## Selected extract
I looked at both Polaris and Arctic Cat at Christmas. Both were great machines. I bought the Arctic Cat 400 with the dump bed. Polaris has a 6-month warranty. Arctic Cat has a 2-year warranty, with a $50.00 deductible. Polaris has a 1" receiver hitch. Arctic Cat has a 2" receiver. Polaris wanted $450.00 for a Warn winch. Arctic Cat had a $69.00 special for the very same winch. My Polaris dealer didn't want to deal. My Arctic Cat dealer wanted my business!   

I'm very pleased and plan on buying another Arctic Cat when I can afford it (for my wife).

I think they Polaris and Arctic Cat are both good machines. I was told that two brothers own the two companies.


----------



## Vectorman (Jan 29, 2005)

We take several 4-wheeler trips a year to the mountians of Virginia. When we go we take 3 Polaris', 2 Hondas, 2 Suzukis and 2 Kawasakis. Each one has its good and bad points. Polaris makes a great 4 wheeler. They only have one problem that I don't like. They are scary coming down steep hills. The back wheels will start sliding down the hills and you must brake hard to keep from swapping ends. When we go riding, it doesn't matter which atv you are riding. We always come home looking like this.  

 Vectorman


----------



## carabrook (Apr 28, 2005)

We own a honda, 2 wheel drive recon and it has been a great little machine. Found it a bit light for pulling trailers full of wood up hills and plowing foodplots so this spring we bought a Rhino side by side, 2 wh, 4 wh and full differential lock with full 13" ground clearance and a wynch. We are very happy with it and the power to go anywhere is pretty evident.


----------



## B Young (Apr 29, 2005)

I recommend the new Suzukis. I have a 2003 500 that is awsome. It has about as much power as a lot of the big ones. If I was going to get one I would make it a new Suzuki 700 Twin Peaks I have ridden one and they are niiiiiiiice!  They are also cheaper than most.


----------

## Written instruction 1
Set down the passage of the ATV forum thread that begins at the words "## carabrook (Apr" and stops after the words "cheaper than most.", word for word.

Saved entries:

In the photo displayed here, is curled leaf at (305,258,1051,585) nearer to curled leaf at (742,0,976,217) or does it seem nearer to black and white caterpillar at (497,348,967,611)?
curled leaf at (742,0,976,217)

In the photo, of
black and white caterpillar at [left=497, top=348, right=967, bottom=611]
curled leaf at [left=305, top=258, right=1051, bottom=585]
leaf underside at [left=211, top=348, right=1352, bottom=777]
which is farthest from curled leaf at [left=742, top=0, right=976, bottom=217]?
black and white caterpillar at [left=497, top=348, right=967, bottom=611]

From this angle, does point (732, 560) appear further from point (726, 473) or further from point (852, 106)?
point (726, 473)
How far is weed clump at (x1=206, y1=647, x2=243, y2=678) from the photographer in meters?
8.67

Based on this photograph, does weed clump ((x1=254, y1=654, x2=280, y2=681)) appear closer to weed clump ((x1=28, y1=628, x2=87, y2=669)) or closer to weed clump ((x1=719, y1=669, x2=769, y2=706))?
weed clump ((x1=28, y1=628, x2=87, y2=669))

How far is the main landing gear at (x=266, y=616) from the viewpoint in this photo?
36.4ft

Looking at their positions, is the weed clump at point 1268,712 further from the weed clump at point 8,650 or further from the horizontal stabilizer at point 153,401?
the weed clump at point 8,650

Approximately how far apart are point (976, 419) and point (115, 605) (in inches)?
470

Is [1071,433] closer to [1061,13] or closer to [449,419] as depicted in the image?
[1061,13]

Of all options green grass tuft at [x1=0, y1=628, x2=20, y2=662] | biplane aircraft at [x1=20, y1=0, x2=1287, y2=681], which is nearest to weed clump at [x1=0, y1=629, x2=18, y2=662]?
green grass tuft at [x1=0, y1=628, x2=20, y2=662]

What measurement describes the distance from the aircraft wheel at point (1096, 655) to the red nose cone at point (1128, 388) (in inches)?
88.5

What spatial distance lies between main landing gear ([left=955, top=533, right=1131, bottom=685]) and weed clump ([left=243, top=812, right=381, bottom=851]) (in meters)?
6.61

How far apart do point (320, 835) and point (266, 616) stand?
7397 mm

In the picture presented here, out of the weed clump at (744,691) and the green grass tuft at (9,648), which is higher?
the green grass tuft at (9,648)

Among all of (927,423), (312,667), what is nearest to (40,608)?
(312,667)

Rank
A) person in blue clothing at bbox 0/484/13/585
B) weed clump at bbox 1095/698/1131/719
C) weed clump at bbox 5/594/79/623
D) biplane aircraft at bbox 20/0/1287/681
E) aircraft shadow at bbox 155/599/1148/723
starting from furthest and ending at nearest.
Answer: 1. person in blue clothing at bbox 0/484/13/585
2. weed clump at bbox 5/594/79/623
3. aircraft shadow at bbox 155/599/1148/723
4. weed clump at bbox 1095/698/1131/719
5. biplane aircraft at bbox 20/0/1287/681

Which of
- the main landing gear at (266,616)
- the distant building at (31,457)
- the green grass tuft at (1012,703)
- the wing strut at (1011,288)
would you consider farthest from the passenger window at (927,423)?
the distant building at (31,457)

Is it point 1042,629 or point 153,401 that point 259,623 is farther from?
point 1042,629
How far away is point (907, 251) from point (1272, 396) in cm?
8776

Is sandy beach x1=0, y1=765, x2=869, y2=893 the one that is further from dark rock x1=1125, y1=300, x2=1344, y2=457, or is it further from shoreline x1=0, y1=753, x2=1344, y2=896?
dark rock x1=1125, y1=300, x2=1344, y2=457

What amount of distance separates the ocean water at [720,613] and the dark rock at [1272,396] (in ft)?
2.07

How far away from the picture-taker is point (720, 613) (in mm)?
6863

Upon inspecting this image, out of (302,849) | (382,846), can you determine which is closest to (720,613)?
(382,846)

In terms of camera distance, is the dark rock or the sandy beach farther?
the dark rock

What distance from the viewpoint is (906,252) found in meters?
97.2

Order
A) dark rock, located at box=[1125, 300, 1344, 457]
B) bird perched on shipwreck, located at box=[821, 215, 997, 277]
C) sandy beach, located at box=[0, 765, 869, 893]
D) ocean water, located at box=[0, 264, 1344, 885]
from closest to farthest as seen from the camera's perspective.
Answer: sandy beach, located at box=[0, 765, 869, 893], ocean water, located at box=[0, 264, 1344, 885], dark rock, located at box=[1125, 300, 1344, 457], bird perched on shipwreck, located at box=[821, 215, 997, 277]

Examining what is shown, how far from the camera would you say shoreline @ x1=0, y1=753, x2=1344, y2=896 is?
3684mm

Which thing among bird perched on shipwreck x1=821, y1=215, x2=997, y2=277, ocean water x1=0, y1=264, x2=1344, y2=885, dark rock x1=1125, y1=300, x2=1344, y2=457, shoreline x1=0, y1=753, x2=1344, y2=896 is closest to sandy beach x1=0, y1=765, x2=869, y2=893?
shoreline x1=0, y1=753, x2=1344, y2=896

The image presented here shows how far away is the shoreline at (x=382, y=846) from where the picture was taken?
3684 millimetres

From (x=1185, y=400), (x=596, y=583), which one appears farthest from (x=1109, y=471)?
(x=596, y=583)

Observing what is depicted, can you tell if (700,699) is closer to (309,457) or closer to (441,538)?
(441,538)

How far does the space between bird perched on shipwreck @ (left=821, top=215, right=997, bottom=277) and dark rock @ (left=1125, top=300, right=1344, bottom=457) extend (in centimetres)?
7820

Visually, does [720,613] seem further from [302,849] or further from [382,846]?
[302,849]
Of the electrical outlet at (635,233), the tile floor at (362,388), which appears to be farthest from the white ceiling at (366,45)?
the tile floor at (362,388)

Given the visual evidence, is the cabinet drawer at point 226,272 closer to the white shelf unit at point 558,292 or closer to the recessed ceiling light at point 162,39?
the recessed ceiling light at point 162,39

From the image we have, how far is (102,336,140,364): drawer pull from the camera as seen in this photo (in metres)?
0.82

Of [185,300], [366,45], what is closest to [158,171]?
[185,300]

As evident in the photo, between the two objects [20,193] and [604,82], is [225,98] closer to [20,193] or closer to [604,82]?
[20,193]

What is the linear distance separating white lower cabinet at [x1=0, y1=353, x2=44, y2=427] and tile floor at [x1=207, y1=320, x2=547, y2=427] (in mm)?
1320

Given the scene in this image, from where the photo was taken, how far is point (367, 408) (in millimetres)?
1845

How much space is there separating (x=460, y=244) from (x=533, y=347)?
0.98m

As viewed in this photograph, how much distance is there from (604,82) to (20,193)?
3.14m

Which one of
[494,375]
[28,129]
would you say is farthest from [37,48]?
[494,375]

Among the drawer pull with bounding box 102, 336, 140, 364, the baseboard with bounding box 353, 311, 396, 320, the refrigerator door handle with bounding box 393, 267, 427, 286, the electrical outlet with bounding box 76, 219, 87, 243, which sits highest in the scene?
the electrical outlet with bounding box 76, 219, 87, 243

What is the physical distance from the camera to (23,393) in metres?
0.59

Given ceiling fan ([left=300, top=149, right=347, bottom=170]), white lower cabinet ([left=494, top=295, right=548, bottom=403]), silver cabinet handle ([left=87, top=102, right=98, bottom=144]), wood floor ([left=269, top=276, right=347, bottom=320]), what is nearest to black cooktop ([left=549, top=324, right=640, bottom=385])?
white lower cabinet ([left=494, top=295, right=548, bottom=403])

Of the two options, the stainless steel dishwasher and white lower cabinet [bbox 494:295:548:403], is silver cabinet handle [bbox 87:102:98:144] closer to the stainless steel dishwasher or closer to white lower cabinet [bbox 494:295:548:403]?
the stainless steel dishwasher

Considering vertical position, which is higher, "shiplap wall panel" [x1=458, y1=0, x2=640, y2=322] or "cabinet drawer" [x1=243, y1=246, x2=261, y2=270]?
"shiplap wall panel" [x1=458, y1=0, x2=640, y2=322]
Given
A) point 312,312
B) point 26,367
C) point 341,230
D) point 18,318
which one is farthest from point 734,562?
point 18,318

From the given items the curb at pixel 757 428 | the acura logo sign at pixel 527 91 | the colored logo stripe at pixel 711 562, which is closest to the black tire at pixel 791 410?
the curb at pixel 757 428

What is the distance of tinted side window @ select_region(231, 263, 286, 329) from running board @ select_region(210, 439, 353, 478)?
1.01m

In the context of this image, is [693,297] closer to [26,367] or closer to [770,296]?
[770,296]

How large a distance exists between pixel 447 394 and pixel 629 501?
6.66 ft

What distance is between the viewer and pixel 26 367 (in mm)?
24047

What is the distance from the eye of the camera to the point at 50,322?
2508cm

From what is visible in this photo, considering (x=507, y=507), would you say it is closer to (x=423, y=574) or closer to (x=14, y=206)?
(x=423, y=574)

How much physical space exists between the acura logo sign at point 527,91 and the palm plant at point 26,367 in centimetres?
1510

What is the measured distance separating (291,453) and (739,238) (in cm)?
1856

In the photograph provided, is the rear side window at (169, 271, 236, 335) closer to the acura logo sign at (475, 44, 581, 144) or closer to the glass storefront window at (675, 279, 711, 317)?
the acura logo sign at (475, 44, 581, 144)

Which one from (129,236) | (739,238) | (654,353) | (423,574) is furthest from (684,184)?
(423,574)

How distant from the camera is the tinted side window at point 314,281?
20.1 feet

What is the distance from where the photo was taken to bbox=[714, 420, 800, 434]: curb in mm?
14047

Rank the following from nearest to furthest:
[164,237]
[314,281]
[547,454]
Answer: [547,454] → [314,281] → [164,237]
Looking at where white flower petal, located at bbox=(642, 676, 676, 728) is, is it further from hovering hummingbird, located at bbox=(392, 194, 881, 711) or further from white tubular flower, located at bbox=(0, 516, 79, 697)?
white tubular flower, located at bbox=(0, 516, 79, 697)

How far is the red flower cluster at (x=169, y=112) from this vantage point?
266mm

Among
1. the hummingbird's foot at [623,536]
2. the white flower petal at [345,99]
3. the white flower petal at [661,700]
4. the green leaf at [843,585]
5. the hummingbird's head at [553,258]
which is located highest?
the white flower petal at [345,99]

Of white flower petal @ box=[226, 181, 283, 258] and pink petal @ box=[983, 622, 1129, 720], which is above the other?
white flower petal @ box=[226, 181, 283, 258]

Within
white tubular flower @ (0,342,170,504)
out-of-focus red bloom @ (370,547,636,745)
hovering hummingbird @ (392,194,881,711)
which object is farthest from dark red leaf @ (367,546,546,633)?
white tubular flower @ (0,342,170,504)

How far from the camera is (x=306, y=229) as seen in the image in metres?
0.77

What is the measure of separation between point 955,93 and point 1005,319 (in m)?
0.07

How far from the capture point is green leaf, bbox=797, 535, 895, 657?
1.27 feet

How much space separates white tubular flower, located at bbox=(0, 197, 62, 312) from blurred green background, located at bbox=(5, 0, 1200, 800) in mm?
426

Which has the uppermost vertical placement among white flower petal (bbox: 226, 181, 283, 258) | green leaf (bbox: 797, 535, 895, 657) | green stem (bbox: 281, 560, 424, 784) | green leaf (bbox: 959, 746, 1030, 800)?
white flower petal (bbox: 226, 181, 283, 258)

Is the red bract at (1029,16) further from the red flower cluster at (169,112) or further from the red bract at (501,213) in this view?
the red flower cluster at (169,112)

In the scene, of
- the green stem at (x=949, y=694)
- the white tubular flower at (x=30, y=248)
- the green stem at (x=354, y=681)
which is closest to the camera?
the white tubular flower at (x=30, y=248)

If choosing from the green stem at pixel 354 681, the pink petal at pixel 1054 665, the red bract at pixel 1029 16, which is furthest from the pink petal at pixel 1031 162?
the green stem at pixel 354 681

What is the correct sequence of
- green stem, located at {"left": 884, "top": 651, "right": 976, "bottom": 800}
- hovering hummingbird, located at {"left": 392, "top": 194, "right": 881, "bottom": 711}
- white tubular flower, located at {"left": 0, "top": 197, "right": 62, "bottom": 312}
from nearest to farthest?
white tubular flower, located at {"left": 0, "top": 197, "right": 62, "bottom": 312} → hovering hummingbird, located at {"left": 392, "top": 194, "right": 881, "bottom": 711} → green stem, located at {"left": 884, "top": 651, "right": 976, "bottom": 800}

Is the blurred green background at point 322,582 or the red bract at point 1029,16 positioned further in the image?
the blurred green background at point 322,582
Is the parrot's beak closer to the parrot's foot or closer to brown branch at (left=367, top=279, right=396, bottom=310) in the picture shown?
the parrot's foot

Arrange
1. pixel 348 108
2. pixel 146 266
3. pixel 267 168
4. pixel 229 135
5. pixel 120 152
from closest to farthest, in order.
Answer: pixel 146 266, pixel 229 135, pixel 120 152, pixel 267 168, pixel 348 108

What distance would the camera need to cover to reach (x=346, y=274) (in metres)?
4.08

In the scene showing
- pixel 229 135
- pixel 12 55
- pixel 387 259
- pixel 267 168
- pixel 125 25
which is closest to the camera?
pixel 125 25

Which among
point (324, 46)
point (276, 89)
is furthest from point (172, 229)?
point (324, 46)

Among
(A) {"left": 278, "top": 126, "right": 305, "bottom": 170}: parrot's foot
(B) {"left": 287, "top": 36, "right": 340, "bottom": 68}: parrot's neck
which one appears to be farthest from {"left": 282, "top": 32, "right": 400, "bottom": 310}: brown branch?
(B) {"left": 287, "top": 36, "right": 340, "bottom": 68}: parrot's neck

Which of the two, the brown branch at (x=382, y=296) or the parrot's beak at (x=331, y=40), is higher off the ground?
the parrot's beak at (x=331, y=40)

## Written instruction 2
Extract, word for word, the lines of the records that begin at the line containing "Which of the" and continue through the end of the records.

## Finished answer 1
## carabrook (Apr 28, 2005)

We own a honda, 2 wheel drive recon and it has been a great little machine. Found it a bit light for pulling trailers full of wood up hills and plowing foodplots so this spring we bought a Rhino side by side, 2 wh, 4 wh and full differential lock with full 13" ground clearance and a wynch. We are very happy with it and the power to go anywhere is pretty evident.


----------



## B Young (Apr 29, 2005)

I recommend the new Suzukis. I have a 2003 500 that is awsome. It has about as much power as a lot of the big ones. If I was going to get one I would make it a new Suzuki 700 Twin Peaks I have ridden one and they are niiiiiiiice!  They are also cheaper than most.

## Finished answer 2
Which of the two, the brown branch at (x=382, y=296) or the parrot's beak at (x=331, y=40), is higher off the ground?
the parrot's beak at (x=331, y=40)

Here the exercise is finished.